Toutefois, ces dernières années, la France a montré un intérêt croissant pour la poursuite des complices de crimes internationaux. L’affaire Lafarge, en particulier, a été un tournant majeur. En 2021, la Cour de cassation française a pris une décision inédite en retenant la responsabilité d’une personne morale, en l’occurrence l’entreprise Lafarge, pour complicité de crimes contre l’humanité commis en Syrie.
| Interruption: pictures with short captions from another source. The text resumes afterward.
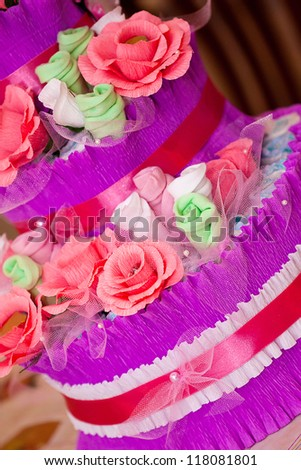 Decorative Cake Made Of Flowers And New Babe Borns Accessories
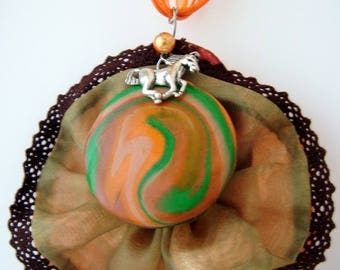 """""""the horse necklace out of the Irish waves""""fimo, fabric and lace, metal horse"""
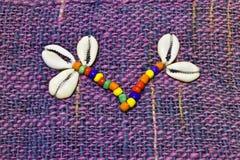 Broderie avec des perles, et coquilles Images libres de droits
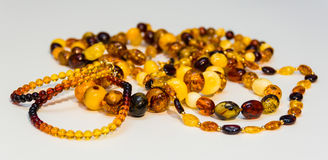 Several types of amber necklace. Several types of Baltic amber necklaces on a white background Royalty Free Stock Photo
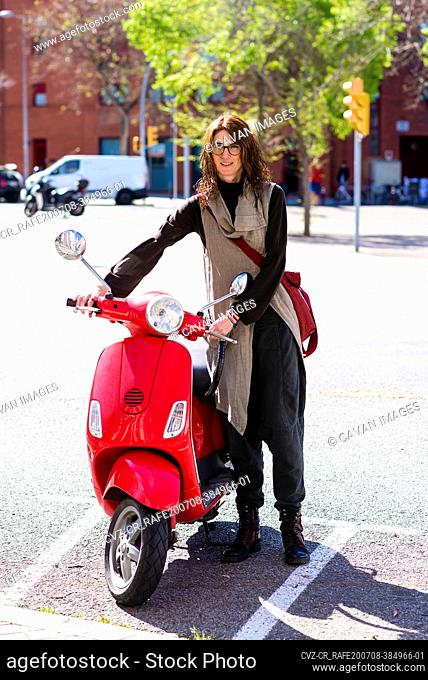 Happy cheerful girl driving scooter through city street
Cette décision marque une innovation juridique majeure car elle étend la responsabilité pénale au-delà des individus physiques, ce que même la Cour pénale internationale (CPI) n’a pas encore fait. Cette reconnaissance de la complicité des entreprises dans les crimes internationaux est novatrice et reflète une prise de conscience croissante de l’importance du rôle du financement dans la réalisation de ces crimes. Les entreprises, par leurs ressources financières, logistiques ou technologiques peuvent faciliter la commission de crimes à grande échelle, même si a priori, elles ne sont pas directement impliquées dans ces actes criminels. La France montre ainsi la voie, du moins en Europe, vers une responsabilisation des entités économiques dans la chaîne de commission des crimes internationaux.